Beberapa pengunjung mall yang lewat mulai berbisik-bisik, menatap Pak Leo dengan pandangan mencemooh. Pak Leo merasa seperti sedang ditelanjangi di depan umum.
"Naufal! Kamu... kamu saya laporin ke pusat! Kamu pasti terlibat pencucian uang! Gak mungkin orang miskin kayak kamu bisa punya kekayaan begini!” teriak Pak Leo frustrasi.
"Silakan," Naufal merangkul bahu Siska dengan protektif, membuat jantung gadis itu hampir melompat keluar.
"Tapi sebelum itu, pastikan cicilan kartu kredit Anda yang nunggak tiga bulan itu dibayar dulu. Saya bisa melihat dari ekspresi panik Anda setiap kali melihat mesin EDC di kasir tadi."
[Ding!]
[Misi Darurat: 'Melindungi Rekan' Sukses!]
[Efek Karisma Meningkat: Pak Leo merasa terintimidasi secara psikologis!]
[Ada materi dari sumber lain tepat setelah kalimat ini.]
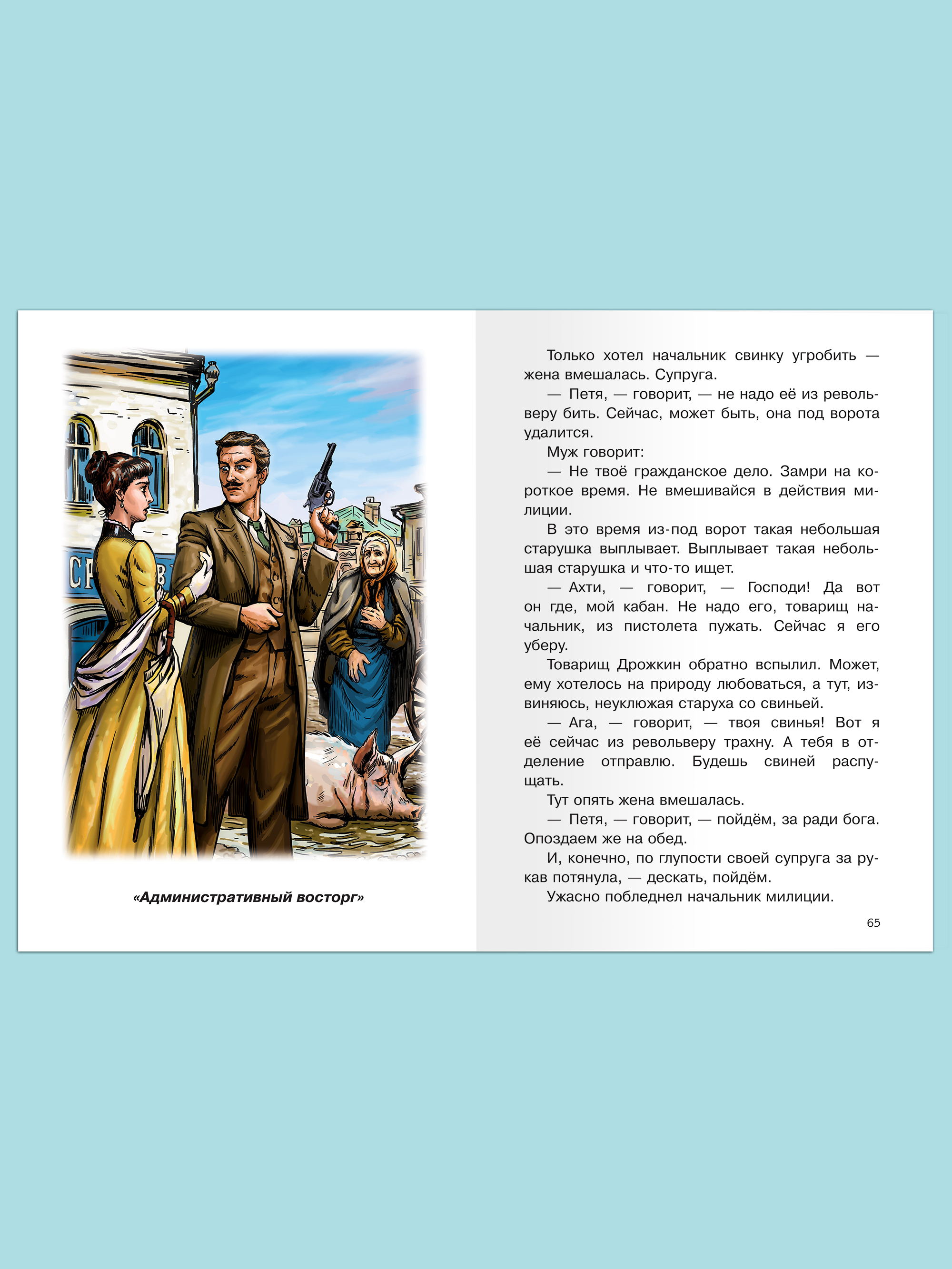 «Административный восторг»

Только хотел начальник свинку угробить — жена вмешалась. Супруга.

— Петя, — говорит, — не надо её из револьверу бить. Сейчас, может быть, она под ворота удалится.

Муж говорит:

— Не твоё гражданское дело. Замри на короткое время. Не вмешивайся в действия милиции.

В это время из-под ворот такая небольшая старушка выплывает. Выплывает такая небольшая старушка и что-то ищет.

— Ахти, — говорит, — Господи! Да вот он где, мой кабан. Не надо его, товарищ начальник, из пистолета пужать. Сейчас я его уберу.

Товарищ Дрожкин обратно вспылил. Может, ему хотелось на природу любоваться, а тут, извиняюсь, неуклюжая старуха со свиньей.

— Ага, — говорит, — твоя свинья! Вот я её сейчас из револьверу трахну. А тебя в отделение отправлю. Будешь свиней распущать.

Тут опять жена вмешалась.

— Петя, — говорит, — пойдём, за ради бога. Опоздаем же на обед.

И, конечно, по глупости своей супруга за рукав потянула, — дескать, пойдём.

Ужасно побледнел начальник милиции.

65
[Hadiah: Poin Kharisma +5]
"Ayo, Sis. Nggak usah dengerin gonggongan orang yang bahkan nggak mampu beli barang asli," ajak Naufal santai.
Siska hanya bisa mengikuti langkah Naufal menuju parkiran.
Begitu sampai di depan Ducati Panigale V2 hitam milik Naufal, Siska melepaskan rangkulan Naufal, wajahnya sudah benar-benar seperti tomat matang.
"Fal... lo... lo tadi keren banget, tapi lo beneran nggak papa? Pak Leo itu pendendam loh," tanya Siska cemas.
Naufal memakai helm *fullface*-nya, lalu memberikan helm cadangan kepada Siska.
"Orang yang pegang kebenaran nggak perlu takut sama dendam pecundang, Sis. Yuk, gue anter balik. Barang belanjaannya berat, biar gue yang bawain sampai rumah lo."
Siska menatap motor sport mewah itu, lalu menatap Naufal. “I-ini Motornya siapa?”
“Motor gue lah siapa lagi.”
Siska makin bingung sendiri. Padahal kemarin kemarin dia cuma modal halte bus atau naik ojek hkalau mau kerja, terkadang sepedaan juga. Tapi tiba tiba ada motor sport!?
Namun siska tidak mau banyak tanya, dia tidak mencurigai Naufal juga.
'Siapa sih lo sebenarnya, Naufal? Kok gue ngerasa lo makin jauh buat dijangkau, tapi gue makin nggak mau jauh dari lo?' batin Siska sembari naik ke boncengan Ducati tersebut.